Project : axis
Section: New Results
Keywords : web usage mining, preprocessing, document mining, semantics, adaptative services, XML, HTTP logs, sequential pattern, clustering, data analysis, 2-3 hierarchies, AHC, neural network, personalization, recommender system, user behavior, user profile, metrology.
Web Mining and Web applications
Site Semantic Checking
Keywords : semantics, Web sites, adaptative services, Web Semantics, formal approaches, typing, natural semantics, CLF.
Participant : Thierry Despeyroux.
The main goal of the Semantic Web is to ease a computer-based data mining and discovery, formalizing data that is mostly textual. Our approach is different as we are concerned in the way Web sites are constructed, taking into account their development and their semantics. In this respect we are closer to what is called content management.
Our formal approach is based on the analogy between Web sites and programs when there are represented as terms, although differences between Web sites and programs can be pointed out :
Web sites may be spread along a great number of files. This is also the case for programs, but these files are usually all located on the same file system. With Web sites we will have to take into account that we may need to access different servers. Currently, a program such as the ``make'' program cannot handle URLs, only directories.
Information is scattered, with many forward references. A forward reference describes an object (or a piece of information) that is used before it has been defined or declared. In programs, forward references exist but are most often limited to single files so the compiler can compile one file at a time. This is not the case for Web sites, and as it is not possible to load a complete site at the same time, we need to use other techniques.
We may need to use external resources to define the static semantics (for example one may need to use a thesaurus, ontologies or an image analysis program). In one of our example, we call the wget program to check the validity of URLs in an activity report.
We are developing a specification language to express global constraints in Web sites. The compiler is written in Prolog and produces Prolog code to take advantage of a fast XML parser developed previously and the ease of term manipulation of prolog.
As a real sized test application, we have used the scientific part of the activity reports published by Inria for the year 2001 and 2002 that can be found at the following URLs:
http://www.inria.fr/rapportsactivite/RA2001/index.html and
http://www.inria.fr/rapportsactivite/RA2002/index.html.
The XML versions of these documents contain respectively 108 files and 125 files, a total of 215 000 and 240 000 lines, more than 12.9 and 15.2 Mbytes of data. Our system reported respectively 1372 and 1432 messages.

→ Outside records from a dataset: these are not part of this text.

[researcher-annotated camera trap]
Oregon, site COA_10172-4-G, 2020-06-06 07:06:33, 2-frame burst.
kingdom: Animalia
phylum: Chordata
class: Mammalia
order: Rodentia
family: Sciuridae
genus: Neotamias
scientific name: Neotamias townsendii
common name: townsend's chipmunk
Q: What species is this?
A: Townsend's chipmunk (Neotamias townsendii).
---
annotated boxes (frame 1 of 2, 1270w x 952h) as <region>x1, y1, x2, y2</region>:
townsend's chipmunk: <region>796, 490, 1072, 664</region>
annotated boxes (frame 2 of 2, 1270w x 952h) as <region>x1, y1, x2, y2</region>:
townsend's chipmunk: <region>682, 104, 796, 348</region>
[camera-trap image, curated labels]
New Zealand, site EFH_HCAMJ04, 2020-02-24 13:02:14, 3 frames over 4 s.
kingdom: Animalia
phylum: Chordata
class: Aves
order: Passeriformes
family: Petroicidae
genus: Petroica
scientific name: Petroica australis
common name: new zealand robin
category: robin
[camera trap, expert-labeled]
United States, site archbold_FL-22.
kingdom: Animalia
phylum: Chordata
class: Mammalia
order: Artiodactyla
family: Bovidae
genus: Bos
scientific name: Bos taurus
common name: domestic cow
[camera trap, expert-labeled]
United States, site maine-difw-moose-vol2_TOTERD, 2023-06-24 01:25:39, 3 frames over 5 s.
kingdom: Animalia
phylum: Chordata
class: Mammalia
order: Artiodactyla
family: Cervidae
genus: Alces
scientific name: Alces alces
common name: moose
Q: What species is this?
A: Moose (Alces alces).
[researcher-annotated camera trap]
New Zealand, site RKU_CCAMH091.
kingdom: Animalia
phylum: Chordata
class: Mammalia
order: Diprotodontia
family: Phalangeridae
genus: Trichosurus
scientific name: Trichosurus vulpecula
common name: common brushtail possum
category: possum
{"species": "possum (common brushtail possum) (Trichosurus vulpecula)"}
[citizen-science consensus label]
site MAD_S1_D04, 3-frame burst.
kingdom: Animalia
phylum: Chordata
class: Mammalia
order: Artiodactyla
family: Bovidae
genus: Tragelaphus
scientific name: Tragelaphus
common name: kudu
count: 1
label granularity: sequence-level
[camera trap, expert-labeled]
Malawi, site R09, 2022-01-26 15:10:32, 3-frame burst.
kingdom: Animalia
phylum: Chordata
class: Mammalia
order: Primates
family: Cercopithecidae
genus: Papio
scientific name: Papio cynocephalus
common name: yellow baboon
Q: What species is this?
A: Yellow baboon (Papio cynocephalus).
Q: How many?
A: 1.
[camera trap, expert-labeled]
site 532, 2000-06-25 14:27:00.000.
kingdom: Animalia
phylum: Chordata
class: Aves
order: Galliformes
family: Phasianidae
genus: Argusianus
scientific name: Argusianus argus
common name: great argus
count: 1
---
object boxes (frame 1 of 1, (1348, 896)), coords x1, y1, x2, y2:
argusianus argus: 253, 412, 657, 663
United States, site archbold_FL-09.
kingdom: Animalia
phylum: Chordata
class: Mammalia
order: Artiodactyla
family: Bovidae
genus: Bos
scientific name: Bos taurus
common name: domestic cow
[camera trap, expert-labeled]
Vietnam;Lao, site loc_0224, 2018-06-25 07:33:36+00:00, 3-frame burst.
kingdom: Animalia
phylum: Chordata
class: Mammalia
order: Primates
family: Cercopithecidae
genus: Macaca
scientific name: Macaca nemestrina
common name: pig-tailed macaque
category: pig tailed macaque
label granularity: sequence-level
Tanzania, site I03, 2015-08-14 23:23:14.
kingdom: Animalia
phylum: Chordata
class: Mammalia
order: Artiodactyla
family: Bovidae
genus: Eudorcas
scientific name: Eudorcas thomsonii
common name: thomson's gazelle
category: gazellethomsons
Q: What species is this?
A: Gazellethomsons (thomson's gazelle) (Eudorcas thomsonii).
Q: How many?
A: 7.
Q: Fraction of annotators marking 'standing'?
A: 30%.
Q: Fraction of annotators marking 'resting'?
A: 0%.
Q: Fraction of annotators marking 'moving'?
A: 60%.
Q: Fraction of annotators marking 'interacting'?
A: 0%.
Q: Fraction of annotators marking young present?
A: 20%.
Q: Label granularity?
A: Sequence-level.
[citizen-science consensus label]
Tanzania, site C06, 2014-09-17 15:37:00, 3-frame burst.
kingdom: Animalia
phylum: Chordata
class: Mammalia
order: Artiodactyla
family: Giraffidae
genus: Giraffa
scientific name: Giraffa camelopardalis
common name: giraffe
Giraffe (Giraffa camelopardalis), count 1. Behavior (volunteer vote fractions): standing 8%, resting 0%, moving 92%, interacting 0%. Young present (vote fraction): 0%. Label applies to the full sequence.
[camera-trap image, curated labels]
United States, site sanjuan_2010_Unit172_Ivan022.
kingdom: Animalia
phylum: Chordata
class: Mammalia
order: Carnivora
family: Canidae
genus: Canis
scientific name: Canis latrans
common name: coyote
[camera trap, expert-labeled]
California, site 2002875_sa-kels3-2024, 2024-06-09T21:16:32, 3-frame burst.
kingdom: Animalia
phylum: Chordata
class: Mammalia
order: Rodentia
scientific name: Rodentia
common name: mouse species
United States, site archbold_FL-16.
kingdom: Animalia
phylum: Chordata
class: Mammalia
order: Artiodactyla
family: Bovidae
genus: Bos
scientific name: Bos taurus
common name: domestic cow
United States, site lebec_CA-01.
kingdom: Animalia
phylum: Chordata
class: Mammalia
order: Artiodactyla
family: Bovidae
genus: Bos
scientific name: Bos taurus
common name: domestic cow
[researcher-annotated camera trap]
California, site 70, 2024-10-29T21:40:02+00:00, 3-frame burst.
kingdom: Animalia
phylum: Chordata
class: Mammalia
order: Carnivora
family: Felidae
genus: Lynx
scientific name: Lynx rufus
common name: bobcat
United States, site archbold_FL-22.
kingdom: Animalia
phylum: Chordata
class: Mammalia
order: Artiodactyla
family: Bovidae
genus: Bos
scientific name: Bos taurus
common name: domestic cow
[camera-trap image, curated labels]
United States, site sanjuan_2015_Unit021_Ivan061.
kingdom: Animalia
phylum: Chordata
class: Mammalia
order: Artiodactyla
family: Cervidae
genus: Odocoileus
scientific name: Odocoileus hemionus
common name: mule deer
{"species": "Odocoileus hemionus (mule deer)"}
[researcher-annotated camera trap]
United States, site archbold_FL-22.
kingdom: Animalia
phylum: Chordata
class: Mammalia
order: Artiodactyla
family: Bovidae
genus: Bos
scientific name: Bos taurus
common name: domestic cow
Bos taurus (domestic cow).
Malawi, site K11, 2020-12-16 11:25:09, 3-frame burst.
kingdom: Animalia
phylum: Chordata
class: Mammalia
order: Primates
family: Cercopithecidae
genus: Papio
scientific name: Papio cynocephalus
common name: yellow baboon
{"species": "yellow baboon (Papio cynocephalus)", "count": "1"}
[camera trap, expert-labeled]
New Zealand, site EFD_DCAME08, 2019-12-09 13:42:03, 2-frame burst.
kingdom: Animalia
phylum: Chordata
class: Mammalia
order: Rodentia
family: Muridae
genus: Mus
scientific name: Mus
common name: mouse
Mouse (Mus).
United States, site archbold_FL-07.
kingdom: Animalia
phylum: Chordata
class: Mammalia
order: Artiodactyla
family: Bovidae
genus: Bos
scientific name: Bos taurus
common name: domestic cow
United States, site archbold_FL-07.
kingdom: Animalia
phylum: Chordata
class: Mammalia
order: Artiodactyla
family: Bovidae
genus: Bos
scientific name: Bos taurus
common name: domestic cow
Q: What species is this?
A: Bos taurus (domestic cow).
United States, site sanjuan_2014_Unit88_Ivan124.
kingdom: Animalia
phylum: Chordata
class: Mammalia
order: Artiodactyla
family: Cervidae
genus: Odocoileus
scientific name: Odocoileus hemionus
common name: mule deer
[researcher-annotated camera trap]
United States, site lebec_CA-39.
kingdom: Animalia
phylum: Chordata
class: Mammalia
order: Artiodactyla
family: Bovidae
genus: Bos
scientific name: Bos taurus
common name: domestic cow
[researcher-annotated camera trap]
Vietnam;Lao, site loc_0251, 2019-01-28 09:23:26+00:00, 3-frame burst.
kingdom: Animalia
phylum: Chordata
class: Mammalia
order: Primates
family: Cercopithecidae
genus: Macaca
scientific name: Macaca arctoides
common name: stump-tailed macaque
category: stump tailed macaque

This work has been presented at the Word Wide Web conference in May 2004 [32].
We started to new applications. The first one concerns XML document mining and is presented in the following section. Our specification language is used to select subpart of XML documents and to interface with an external natural language tagger. The second is to study the way a site or an XML document containing external URLs are corrupted during their life.
XML Document Mining
Keywords : Document mining, XML clustering, XML classification.
Participants : Thierry Despeyroux, Yves Lechevallier, Brigitte Trousse, Anne-Marie Vercoustre, Mihai Jurca.
With the increasing amount of available information, there is a need for more sophisticated tools for supporting users in finding useful information. In addition to tools for retrieving relevant documents, there is a need for tools that synthesise and exhibit information that is not explicitly contained in the document collection, using document mining techniques. Document mining objectives include extracting structured information from rough text, as well as document classification and clustering.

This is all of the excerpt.